Нарочно, крыса такая, петли смазал, чтоб створка открывалась бесшумно. И всегда появлялся вот так – без предупреждения. Сколько раз ему было говорено, чтоб стучался, а он в ответ одно и то же: «Не смею». Шпион проклятый.
– Чего тебе? – недовольно спросил Ластик и будто бы поправил шелковый пояс (а на самом деле спрятал в него Яблоко).
Мелко переступая, Ондрейка прошуршал на середину комнаты. В руках он держал тяжелый поднос, весь уставленный снедью.
– Пресветлый отроче, пожалуй откушати. – И давай перечислять. – Ныне в объедутя верченое, да кура разсолъная, да ряба с гречей, да ставец штей, кдливо, да блюдо сахарных канфетков, да лебедь малая сахарная ж.
Ластик вяло пробурчал:
– Уйди, зануда.
Это если по-современному. На самом-то деле он сказал: Изыди, обрыдлый. Но старорусская речь уже не казалась ему вычурной или малопонятной – привык. И на слух воспринимал без труда, и сам научился изъясняться. Вроде как всю жизнь таким языком разговаривал.
Аппетита не было.
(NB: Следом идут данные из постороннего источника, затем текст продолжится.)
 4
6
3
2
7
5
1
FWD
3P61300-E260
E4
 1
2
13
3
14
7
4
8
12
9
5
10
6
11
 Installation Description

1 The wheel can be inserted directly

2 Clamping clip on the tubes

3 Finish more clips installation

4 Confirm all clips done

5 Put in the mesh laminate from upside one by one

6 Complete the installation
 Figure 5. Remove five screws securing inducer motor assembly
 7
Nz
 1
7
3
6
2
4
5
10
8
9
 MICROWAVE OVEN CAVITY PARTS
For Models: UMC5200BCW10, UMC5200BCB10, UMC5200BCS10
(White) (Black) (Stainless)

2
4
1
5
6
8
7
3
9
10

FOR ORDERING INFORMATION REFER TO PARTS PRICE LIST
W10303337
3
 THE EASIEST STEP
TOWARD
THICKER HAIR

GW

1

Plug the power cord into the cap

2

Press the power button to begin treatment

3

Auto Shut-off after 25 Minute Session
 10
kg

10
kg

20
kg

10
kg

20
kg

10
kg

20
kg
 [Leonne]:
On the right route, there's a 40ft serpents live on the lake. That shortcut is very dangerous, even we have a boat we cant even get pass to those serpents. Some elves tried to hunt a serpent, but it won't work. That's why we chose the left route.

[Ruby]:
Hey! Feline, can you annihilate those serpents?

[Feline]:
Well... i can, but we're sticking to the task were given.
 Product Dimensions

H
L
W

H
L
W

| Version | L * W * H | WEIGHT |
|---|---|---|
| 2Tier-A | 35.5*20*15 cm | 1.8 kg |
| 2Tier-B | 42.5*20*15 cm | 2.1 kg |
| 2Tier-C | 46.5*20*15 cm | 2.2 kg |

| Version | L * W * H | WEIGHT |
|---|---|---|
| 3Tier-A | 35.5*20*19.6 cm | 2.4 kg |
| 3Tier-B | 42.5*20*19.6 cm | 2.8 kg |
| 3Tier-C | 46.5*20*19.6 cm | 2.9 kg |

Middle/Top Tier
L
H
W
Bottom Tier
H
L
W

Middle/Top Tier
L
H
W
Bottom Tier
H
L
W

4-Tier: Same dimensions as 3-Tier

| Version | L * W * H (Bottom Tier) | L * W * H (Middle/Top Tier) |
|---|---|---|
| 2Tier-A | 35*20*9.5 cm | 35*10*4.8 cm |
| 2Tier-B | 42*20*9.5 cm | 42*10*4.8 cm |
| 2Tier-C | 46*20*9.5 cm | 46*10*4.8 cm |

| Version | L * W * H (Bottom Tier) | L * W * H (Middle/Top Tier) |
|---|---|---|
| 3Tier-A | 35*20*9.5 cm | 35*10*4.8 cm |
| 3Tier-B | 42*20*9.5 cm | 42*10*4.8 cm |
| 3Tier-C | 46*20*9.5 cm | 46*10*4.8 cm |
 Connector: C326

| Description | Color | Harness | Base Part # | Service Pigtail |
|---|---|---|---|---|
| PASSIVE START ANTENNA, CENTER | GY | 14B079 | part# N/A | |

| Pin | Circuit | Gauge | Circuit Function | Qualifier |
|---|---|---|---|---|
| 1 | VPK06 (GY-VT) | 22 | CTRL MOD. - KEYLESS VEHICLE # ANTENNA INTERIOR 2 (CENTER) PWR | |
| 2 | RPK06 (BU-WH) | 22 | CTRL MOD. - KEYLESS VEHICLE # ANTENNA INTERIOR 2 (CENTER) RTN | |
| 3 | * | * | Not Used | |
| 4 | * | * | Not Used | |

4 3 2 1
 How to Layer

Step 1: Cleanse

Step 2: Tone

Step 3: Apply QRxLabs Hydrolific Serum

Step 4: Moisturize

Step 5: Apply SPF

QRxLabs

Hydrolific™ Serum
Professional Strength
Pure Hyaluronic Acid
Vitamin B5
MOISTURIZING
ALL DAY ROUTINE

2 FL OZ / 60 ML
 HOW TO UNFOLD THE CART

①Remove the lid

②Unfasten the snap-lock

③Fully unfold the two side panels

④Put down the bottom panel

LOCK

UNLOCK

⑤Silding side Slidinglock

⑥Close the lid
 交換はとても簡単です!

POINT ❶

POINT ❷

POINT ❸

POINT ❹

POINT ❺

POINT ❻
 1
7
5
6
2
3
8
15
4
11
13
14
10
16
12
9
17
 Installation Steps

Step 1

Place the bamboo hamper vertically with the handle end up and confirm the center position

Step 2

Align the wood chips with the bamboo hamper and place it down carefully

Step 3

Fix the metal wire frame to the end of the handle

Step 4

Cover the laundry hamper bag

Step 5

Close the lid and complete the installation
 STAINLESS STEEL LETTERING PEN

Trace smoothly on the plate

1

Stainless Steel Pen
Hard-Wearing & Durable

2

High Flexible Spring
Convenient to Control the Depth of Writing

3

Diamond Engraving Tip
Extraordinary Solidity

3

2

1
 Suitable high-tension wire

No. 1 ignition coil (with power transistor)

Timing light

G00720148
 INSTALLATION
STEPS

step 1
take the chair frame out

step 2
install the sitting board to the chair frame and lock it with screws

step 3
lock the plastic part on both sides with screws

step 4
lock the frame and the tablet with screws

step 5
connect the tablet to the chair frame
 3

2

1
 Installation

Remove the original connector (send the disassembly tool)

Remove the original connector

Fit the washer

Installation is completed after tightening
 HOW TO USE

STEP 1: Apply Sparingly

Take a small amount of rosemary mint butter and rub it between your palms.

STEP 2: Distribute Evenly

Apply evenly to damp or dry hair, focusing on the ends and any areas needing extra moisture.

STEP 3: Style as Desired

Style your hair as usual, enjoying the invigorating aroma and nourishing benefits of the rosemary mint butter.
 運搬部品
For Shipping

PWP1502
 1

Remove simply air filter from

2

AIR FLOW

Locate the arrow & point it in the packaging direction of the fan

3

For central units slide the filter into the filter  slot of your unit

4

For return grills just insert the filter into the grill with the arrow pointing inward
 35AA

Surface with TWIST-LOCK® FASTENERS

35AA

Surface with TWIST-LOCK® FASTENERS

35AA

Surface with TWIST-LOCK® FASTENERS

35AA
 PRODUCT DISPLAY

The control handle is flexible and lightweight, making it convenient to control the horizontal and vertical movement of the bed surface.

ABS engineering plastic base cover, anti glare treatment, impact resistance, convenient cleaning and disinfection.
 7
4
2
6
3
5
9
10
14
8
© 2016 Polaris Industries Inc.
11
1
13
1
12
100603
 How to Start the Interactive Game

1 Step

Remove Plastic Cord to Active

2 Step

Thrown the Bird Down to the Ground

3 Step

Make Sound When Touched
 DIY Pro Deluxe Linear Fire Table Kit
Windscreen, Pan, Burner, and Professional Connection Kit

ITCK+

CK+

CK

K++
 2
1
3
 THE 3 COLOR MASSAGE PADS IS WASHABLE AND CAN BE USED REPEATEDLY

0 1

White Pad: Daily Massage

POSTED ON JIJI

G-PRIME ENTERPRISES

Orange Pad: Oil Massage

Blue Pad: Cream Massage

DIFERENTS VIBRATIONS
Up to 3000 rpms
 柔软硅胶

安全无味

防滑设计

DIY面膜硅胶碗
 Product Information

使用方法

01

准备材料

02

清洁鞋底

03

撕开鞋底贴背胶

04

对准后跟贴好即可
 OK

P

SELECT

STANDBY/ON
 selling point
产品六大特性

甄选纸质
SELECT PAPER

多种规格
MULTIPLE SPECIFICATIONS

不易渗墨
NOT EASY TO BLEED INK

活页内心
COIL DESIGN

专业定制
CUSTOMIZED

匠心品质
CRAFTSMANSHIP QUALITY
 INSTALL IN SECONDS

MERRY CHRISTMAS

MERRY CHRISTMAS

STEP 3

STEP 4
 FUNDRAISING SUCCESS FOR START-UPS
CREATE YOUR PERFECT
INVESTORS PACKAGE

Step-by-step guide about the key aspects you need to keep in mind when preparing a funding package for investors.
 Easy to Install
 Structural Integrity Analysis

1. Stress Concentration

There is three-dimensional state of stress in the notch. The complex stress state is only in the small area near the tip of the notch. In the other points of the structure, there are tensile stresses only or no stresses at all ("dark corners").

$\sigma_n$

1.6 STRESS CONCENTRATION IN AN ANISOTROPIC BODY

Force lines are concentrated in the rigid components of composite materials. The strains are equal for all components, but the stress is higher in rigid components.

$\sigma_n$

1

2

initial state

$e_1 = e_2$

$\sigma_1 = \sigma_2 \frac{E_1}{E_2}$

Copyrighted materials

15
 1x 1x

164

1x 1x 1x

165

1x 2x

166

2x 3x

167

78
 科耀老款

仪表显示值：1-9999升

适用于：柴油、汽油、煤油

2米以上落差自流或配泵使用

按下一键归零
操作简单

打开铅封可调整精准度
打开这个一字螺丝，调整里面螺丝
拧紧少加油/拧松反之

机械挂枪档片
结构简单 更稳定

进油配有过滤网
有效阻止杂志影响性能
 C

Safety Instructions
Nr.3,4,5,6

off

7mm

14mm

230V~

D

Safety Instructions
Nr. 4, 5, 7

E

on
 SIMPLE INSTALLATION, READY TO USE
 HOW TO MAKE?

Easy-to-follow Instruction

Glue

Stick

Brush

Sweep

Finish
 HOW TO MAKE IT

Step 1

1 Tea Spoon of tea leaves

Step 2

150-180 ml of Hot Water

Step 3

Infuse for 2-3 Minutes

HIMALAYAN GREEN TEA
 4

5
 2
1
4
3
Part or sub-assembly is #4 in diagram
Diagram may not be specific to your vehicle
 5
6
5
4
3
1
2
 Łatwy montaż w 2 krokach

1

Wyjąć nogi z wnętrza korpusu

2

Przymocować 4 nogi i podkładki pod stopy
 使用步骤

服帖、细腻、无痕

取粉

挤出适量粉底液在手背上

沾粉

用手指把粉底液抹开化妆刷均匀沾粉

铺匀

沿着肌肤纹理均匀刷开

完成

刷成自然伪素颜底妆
Конечно, если б сейчас навернуть бутербродик с салями, или жареной картошки с кетчупом, или эклер с шоколадным кремом – другое дело. А от этого их исторического меню просто с души воротило.
– Уточка-то с шафраном зажарена, рябчик свеженький. А коливо до того сладкое! – все совался со своим подносом Шарафудин.
Сам и улыбается, и кланяется, а глаза немигающие, холодные, Ластик старался в них лишний раз не заглядывать. Мороз по коже от такого прислужника. А другого нет – прячет Василий Иванович «ангела» от своей челяди.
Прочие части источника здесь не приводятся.